Thursday, April 17, 2008
Fluidity
FLOW
Studio Museum of Harlem
April 2—June 29, 2008
I'm a bit peeved at the Studio Museum for their no-photo policy and having such a crappy Web site without suitable images and information for "press" like myself. But I'll set all that aside to tell you about this enjoyable show on 125th Street.
Like 2001's "Freestyle" and 2005's "Frequency," "Flow" highlights emerging artists of African descent. But whereas the first two in the series featured African-American art, the emphasis of the current show is internationalism, presenting artists born all over the African continent that are now living and working around the world. There are many more African-Europeans represented than first-generation African-Americans.
The show is refreshingly diverse in more ways than geography, making use of many different methods and media to address a wide range of issues -- some, but not all of them, dealing with Africa and African identity. Despite the continent's serious problems, there is little in the show that is angry or overtly political. These artists' works are personal and insular.

=======

Tasks to perform:
• A. Name every exhibition in the Studio Museum series that the review of "Flow" mentions.
• B. Extend the review of the "Flow" exhibition, starting after its final sentence.

Provided material:
=======

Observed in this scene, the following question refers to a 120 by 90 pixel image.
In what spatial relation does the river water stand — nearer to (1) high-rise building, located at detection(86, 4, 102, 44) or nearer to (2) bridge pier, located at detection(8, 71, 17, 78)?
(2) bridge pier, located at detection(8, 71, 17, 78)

=======

Answers for the exercise:
• A. "Freestyle," "Frequency," and "Flow."

• B.
While the show's title references water and movement, I kept seeing its elemental opposite -- work dealing with land and earth -- a pervading sense of place, perhaps born of displacement.
Born in Réunion, France (an island in the Indian Ocean), and living in Australia, artist Thierry Fontaine makes photographic self-portraits that obscure his face using a shell, a piece of earth and a broken mirror.
Michèle Magema, a native of the Democratic Republic of Congo and resident of Paris, creates videos of performances. Her "Overseas Stories" (2006) shows her wearing a traditional white robe and deliberately and ceremoniously placing white stones to form a path.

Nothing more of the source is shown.